The unique architecture of Cyrus IMAP—with its database-backed storage, single-instance message store, and sophisticated ACL system—makes it particularly well-suited for large deployments where performance, reliability, and advanced features are critical. Features like murder topology, replication, Sieve filtering, and CalDAV support position Cyrus as a comprehensive messaging platform that goes beyond simple email storage.

Whether you’re migrating from another IMAP server, building a new email infrastructure, or scaling an existing deployment, Cyrus IMAP on Klutch.sh provides the foundation for a secure, high-performance mail system.

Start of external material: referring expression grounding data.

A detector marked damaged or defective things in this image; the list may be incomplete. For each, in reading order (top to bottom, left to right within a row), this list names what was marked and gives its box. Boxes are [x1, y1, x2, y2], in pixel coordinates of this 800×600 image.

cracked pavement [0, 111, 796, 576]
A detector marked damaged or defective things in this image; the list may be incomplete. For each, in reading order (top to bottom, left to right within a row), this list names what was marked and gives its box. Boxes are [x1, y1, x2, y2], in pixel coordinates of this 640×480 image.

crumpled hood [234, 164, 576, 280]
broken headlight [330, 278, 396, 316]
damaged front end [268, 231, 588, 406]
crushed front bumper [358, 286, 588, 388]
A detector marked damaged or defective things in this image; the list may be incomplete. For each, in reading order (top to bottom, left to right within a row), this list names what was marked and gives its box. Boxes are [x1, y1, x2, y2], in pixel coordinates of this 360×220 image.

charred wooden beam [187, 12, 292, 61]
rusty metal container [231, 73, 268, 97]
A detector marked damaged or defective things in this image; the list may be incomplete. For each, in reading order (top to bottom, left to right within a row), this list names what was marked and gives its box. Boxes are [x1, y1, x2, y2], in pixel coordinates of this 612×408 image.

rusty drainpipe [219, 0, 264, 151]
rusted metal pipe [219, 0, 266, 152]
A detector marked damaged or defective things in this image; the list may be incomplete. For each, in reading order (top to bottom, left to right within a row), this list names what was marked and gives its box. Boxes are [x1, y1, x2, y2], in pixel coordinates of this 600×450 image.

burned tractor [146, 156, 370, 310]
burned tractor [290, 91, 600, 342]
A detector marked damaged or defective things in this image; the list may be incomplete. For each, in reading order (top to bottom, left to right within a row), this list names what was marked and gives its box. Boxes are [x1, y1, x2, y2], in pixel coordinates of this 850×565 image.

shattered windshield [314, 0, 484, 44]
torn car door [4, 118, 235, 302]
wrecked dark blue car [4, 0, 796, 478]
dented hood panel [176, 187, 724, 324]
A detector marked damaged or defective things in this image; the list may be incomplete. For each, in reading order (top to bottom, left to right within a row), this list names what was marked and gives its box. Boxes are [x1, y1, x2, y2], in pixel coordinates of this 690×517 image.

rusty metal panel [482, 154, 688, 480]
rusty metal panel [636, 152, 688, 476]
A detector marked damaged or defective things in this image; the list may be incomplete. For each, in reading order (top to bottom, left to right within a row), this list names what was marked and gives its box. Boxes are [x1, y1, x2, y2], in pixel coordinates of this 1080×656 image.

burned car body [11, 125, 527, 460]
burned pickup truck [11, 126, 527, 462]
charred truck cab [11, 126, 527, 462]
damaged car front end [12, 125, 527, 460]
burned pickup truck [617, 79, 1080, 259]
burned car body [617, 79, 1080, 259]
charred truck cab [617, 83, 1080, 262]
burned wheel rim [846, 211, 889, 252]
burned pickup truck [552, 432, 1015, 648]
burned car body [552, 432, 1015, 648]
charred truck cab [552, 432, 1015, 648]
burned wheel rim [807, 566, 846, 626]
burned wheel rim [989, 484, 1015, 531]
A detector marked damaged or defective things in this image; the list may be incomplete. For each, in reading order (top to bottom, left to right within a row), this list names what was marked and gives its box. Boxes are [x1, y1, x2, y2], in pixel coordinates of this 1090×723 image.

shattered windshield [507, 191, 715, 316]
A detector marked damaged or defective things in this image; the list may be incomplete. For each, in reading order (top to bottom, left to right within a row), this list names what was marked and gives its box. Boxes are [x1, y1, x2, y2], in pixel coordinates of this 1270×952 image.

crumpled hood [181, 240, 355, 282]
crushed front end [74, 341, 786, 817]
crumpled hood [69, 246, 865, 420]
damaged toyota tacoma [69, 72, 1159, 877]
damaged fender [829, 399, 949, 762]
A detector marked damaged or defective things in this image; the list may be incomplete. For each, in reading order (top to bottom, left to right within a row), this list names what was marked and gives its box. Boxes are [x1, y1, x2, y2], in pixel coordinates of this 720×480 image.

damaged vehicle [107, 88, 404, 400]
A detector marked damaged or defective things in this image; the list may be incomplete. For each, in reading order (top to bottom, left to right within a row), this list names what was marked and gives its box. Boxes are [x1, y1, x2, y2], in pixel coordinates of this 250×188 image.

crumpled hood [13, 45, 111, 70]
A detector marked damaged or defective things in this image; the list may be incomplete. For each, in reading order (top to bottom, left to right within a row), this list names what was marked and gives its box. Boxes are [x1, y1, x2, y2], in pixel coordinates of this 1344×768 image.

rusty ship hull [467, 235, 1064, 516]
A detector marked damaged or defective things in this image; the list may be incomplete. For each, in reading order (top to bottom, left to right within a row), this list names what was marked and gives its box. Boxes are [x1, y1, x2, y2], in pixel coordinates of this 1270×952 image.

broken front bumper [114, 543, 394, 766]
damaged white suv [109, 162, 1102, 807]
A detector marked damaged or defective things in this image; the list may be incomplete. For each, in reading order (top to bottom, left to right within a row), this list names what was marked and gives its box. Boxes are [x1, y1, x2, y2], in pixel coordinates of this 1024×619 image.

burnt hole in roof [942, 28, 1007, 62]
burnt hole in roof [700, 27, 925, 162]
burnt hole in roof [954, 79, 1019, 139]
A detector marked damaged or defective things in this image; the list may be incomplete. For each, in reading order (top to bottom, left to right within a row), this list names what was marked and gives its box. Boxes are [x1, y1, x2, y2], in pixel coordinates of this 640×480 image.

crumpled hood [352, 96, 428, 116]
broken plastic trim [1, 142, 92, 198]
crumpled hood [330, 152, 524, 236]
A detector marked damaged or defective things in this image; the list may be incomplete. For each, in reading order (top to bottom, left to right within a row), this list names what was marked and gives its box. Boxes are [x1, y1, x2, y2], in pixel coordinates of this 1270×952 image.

Start with the basic configuration outlined in this guide, then expand functionality through replication, distributed architectures, and integration with your existing authentication infrastructure.

Your mail data remains under your control, security is built-in from the ground up, and the open-source nature of Cyrus IMAP ensures transparency, customizability, and freedom from vendor lock-in. Deploy Cyrus IMAP today and take control of your organization’s email infrastructure.